Anti-virus utility a great deal
Getting something for nothing is a good thing, except when you get exactly what you paid for. But AVG Anti-Virus, a free utility, doesn’t come with the usual gotchas. Installing it requires downloading and running a six-megabyte installer, then registering online. (You must provide your e-mail address so an activation code can be sent to you; so far, that one message is the only e-mail I’ve gotten from the Czech Republic-based developers.) This freebie doesn’t expire, nag you to pay up or stuff your screen with ads. It scans incoming and outgoing e-mail and all downloaded files, whether they arrive off the Web or via instant messaging. On a test system, it cleaned up an existing copy of the “FunLove” virus and denied repeated infection attempts via floppy disk and e-mail. It even stopped a password-stealing trojan.

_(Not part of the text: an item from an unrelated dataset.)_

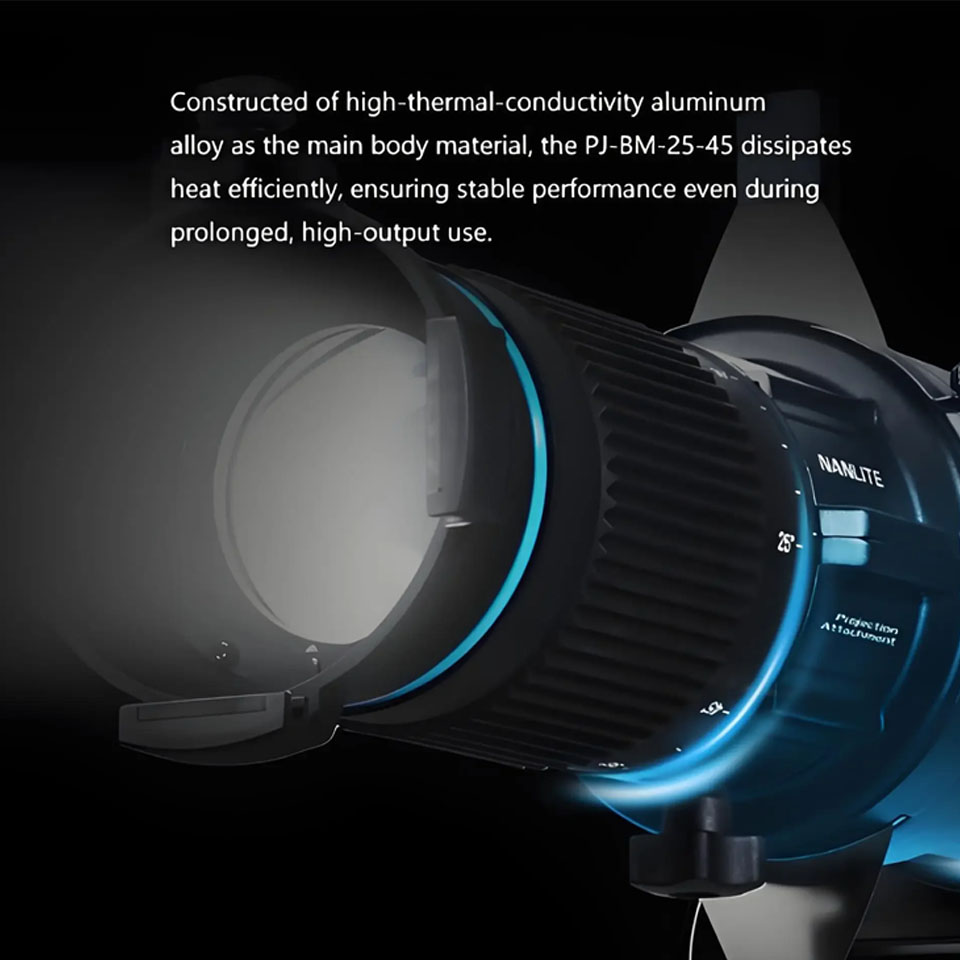 Nanlite PJ-BM-25-45 Bowens Mou - đánh giá và giá Fresnel Lens Attachment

This free edition does leave out some functions included in Grisoft’s $33.30 Professional edition, but none that prevent it from stopping viruses – provided you’re willing to do a little more work on your own. For example, although this free edition does include free updates to its library of virus profiles, a rarity in the anti-virus business, it can’t download them automatically. You have to remember to hit Grisoft’s Web site and install updates by hand. The interface is also more stripped-down than the professional version, although still completely usable, and no technical support is provided.
The free AVG is a good choice for a computer that goes online infrequently or for users who are sick of the cost of anti-virus software and updates – and disciplined enough to keep its virus definitions up to date by themselves.
Details: Win 98 or newer, free at www.grisoft.com_/us/us_dwnl_free.php.